Problem » Reproduce the listing word for word, starting with the line that contains "Looking at this captured" and continuing through the last line of the listing, with both of those lines included.

Provided data »
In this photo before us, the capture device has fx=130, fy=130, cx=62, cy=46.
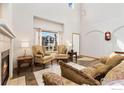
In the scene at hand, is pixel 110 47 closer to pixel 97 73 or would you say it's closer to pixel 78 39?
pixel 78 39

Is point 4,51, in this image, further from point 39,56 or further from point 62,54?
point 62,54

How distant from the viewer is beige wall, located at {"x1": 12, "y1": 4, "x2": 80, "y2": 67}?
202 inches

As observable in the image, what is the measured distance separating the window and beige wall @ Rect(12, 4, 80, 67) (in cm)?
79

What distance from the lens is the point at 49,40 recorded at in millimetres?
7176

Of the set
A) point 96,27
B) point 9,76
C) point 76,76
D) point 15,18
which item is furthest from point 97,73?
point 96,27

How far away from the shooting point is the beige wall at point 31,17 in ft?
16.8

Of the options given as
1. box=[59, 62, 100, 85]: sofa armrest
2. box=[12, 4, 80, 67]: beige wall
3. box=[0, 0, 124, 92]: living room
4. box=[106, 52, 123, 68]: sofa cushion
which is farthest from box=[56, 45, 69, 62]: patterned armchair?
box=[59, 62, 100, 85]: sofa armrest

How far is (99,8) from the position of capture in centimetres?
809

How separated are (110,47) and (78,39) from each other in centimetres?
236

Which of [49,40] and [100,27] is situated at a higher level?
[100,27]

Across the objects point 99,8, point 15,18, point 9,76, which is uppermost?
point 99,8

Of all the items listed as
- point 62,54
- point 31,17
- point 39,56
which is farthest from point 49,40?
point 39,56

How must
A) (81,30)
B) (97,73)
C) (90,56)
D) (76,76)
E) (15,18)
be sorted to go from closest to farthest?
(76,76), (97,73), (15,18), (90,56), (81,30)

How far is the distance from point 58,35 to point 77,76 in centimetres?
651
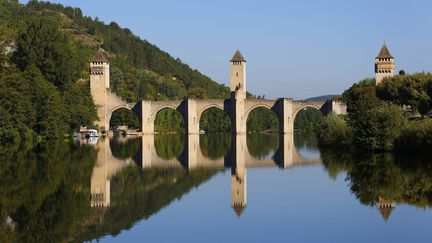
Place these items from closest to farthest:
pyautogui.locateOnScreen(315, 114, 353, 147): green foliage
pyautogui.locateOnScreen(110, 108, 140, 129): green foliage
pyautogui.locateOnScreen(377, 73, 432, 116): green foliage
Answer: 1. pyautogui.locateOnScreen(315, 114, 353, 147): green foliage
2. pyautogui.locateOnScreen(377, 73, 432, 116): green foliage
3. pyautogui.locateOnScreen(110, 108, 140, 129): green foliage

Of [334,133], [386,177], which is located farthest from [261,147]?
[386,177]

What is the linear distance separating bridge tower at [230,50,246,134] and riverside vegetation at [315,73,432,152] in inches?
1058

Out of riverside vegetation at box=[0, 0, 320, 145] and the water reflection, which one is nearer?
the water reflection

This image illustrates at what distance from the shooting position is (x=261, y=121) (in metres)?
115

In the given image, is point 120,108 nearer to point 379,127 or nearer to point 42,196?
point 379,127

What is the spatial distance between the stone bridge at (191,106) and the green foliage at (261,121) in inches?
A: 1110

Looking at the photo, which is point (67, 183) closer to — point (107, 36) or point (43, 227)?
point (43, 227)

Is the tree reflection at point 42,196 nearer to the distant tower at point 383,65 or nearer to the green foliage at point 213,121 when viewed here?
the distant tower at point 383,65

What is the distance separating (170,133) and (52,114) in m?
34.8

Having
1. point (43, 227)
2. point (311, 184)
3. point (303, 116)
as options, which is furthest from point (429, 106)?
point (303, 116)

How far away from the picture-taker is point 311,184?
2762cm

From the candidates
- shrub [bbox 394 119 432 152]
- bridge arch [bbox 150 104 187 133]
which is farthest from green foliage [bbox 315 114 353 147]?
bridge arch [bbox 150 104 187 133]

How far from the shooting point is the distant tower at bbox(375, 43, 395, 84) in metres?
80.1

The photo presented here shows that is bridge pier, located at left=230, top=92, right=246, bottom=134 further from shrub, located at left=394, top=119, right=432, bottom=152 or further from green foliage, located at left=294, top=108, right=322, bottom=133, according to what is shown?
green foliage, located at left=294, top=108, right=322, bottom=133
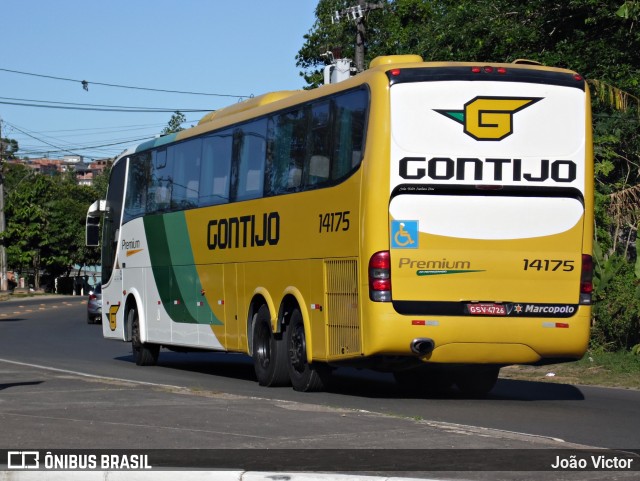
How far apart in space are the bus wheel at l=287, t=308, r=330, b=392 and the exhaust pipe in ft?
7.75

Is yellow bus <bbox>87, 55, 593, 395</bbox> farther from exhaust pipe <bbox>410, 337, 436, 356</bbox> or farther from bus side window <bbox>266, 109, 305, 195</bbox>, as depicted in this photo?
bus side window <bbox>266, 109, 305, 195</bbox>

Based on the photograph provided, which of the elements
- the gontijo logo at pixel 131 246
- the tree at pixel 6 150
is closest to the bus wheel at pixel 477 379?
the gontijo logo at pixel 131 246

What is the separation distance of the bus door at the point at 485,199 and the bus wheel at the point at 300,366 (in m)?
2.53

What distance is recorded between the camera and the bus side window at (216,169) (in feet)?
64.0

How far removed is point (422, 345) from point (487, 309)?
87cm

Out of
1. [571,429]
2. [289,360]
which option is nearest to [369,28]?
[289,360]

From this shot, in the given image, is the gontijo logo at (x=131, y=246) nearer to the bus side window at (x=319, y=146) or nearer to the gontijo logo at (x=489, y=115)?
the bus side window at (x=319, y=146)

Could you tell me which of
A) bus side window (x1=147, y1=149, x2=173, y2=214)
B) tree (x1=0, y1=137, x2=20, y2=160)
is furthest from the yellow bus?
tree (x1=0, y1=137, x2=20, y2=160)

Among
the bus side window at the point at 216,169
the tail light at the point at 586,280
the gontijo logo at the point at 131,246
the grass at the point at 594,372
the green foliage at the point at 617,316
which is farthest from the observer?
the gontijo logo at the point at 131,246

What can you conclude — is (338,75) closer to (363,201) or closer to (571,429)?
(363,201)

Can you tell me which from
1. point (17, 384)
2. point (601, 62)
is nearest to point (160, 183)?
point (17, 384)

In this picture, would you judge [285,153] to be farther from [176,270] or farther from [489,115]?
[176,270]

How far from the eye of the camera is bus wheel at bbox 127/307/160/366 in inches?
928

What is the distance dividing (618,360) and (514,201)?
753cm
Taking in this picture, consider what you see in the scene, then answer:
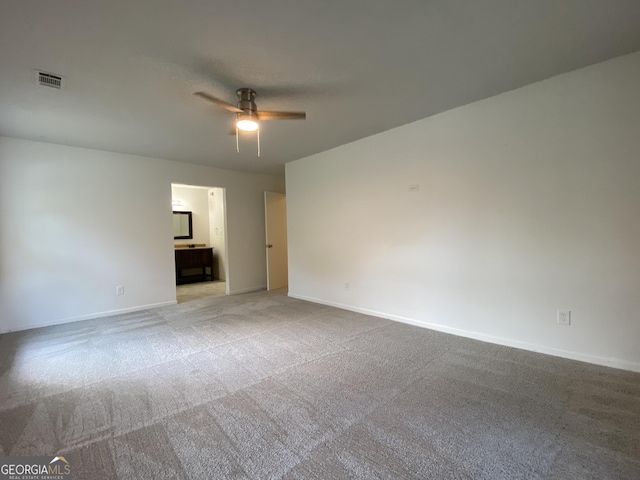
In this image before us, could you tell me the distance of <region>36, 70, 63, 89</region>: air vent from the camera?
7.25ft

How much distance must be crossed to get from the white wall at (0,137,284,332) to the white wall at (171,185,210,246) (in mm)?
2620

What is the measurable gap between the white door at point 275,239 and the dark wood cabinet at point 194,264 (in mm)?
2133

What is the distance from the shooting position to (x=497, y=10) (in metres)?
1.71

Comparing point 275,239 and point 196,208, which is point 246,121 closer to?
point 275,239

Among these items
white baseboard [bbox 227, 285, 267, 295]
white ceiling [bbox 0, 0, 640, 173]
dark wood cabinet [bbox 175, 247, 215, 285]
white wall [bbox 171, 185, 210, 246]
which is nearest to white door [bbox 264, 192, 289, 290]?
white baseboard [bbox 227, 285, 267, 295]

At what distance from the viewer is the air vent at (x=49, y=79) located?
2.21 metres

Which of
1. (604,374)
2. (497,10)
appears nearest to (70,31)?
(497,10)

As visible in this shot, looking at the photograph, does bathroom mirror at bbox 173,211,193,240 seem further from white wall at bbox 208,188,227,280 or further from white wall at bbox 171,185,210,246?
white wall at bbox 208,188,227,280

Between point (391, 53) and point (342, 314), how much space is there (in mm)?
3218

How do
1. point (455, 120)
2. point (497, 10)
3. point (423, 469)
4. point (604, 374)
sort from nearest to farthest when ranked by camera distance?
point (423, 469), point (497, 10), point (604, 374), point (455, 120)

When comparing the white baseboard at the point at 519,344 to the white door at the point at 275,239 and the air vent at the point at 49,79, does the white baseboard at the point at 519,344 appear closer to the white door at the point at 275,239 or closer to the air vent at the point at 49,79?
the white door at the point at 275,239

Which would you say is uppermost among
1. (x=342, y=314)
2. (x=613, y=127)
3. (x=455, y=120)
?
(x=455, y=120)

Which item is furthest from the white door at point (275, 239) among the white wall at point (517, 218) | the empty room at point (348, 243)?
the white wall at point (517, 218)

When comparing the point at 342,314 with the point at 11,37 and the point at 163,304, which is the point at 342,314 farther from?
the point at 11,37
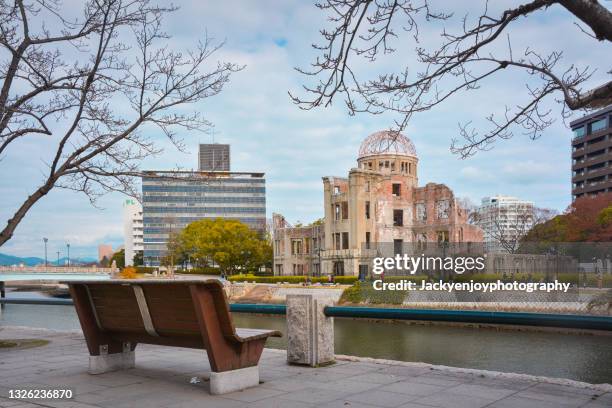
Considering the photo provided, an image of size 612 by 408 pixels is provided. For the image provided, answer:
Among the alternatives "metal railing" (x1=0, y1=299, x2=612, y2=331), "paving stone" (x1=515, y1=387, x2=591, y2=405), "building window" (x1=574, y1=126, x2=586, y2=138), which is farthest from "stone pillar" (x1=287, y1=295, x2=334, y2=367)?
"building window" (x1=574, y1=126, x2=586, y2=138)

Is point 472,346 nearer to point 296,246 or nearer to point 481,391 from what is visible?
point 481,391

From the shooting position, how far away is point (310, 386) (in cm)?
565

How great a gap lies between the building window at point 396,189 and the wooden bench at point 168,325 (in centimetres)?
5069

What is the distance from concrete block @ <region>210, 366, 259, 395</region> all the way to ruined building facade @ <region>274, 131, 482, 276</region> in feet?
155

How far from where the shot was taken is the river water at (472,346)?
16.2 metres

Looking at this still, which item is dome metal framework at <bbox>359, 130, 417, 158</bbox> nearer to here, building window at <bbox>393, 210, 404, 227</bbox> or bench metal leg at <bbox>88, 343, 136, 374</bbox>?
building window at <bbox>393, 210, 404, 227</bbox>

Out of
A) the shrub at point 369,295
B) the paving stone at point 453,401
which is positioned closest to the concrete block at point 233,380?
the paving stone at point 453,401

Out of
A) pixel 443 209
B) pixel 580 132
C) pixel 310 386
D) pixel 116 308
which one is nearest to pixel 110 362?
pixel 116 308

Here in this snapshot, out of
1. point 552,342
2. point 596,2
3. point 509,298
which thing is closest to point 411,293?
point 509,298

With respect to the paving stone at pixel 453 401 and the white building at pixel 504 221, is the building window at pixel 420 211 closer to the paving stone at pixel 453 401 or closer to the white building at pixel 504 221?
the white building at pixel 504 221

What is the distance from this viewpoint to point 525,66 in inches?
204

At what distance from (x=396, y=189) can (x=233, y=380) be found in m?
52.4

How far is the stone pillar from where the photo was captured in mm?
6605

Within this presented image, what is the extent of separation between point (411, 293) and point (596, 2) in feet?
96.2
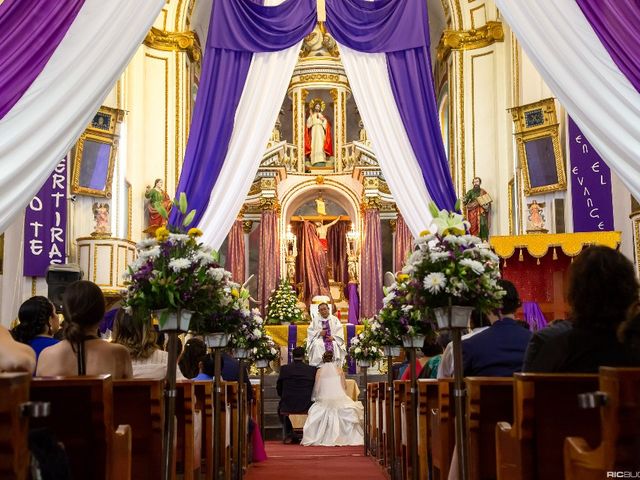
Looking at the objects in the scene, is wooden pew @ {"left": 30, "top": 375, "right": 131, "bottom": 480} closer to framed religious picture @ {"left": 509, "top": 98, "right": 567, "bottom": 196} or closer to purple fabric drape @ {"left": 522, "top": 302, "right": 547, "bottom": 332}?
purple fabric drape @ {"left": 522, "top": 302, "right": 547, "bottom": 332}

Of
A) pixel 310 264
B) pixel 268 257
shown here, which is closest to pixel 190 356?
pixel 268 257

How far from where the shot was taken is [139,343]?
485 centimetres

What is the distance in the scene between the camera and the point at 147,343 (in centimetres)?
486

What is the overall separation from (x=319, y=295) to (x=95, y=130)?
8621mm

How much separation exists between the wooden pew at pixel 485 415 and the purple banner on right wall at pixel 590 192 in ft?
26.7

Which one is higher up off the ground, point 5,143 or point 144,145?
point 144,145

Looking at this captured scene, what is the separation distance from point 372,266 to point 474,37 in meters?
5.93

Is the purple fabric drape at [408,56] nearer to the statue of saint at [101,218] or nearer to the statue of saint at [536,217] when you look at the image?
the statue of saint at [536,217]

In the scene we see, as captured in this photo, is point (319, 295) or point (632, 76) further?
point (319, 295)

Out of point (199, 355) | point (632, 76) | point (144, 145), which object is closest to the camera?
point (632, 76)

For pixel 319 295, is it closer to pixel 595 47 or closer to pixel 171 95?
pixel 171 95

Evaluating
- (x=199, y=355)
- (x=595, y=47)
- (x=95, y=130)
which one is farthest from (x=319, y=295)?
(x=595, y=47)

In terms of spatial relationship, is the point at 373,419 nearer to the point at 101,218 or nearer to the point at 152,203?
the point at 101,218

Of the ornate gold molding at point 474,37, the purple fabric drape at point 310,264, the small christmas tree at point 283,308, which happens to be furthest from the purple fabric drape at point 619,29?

Answer in full »
Looking at this captured scene, what is the separation distance from point 372,266 to point 474,37 in meters?
5.93

Is the purple fabric drape at [408,56] nearer to the statue of saint at [101,218] or nearer to the statue of saint at [536,217] when you look at the image?
the statue of saint at [536,217]

In the scene we see, as captured in this photo, is point (319, 295) or point (632, 76) further?
point (319, 295)

Out of point (199, 355) | point (632, 76) | point (144, 145), which object is closest to the camera?
point (632, 76)

For pixel 319 295, is it closer to pixel 595 47 or closer to pixel 171 95?
pixel 171 95

Evaluating
- (x=199, y=355)
- (x=595, y=47)
- (x=95, y=130)
which one is farthest from (x=319, y=295)?
(x=595, y=47)

In terms of spatial relationship, is the point at 373,419 nearer to the point at 101,218 or nearer to the point at 152,203?
the point at 101,218

Of the ornate gold molding at point 474,37, the purple fabric drape at point 310,264, the small christmas tree at point 283,308, which happens to be furthest from the purple fabric drape at point 619,29?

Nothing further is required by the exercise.